Exercise: Reproduce without changes the part of the entries that opens with the line containing "In the image, how" and runs through the end of the entries.
-- start Records for the task --
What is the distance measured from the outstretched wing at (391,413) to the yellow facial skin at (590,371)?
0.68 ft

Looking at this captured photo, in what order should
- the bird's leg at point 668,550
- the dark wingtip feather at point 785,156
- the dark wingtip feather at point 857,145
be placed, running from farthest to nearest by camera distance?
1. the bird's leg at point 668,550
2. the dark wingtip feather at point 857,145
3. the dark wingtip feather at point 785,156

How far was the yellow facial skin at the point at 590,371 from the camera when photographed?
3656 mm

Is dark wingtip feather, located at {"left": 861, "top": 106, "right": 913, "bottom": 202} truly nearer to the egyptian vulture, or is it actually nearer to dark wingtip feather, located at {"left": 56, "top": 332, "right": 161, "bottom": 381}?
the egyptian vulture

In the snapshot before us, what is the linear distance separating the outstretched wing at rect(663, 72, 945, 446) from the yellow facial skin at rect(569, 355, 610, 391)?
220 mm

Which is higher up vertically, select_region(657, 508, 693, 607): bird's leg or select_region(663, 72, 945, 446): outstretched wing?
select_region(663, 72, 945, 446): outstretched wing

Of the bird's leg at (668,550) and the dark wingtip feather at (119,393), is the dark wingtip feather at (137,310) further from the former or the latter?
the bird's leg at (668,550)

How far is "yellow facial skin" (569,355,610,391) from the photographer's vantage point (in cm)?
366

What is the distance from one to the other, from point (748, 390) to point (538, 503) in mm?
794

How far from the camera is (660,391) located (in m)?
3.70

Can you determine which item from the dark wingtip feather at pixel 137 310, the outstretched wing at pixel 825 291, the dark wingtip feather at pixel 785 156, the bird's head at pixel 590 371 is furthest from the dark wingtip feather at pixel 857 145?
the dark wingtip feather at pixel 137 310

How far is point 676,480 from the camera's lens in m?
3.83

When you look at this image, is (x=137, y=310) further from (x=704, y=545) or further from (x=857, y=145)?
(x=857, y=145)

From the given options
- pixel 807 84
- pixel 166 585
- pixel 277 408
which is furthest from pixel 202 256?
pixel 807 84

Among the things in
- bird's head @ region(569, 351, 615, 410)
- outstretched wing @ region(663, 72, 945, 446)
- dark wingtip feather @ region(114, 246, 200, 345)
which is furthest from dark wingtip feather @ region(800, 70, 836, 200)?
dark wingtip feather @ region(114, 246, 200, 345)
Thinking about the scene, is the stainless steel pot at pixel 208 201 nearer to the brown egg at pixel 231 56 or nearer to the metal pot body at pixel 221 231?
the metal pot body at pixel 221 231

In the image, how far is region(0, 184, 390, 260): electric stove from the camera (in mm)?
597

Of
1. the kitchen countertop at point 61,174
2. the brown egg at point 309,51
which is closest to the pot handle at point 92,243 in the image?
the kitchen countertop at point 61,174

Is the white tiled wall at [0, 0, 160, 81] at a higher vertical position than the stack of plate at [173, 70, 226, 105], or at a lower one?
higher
-- end Records for the task --
Solved exercise:
In the image, how far is region(0, 184, 390, 260): electric stove from the camera (in mm)?
597

Of
1. the kitchen countertop at point 61,174
2. the brown egg at point 309,51
which is closest to the pot handle at point 92,243 in the image?
the kitchen countertop at point 61,174

Is the white tiled wall at [0, 0, 160, 81] at a higher vertical position than the stack of plate at [173, 70, 226, 105], or at a lower one?
higher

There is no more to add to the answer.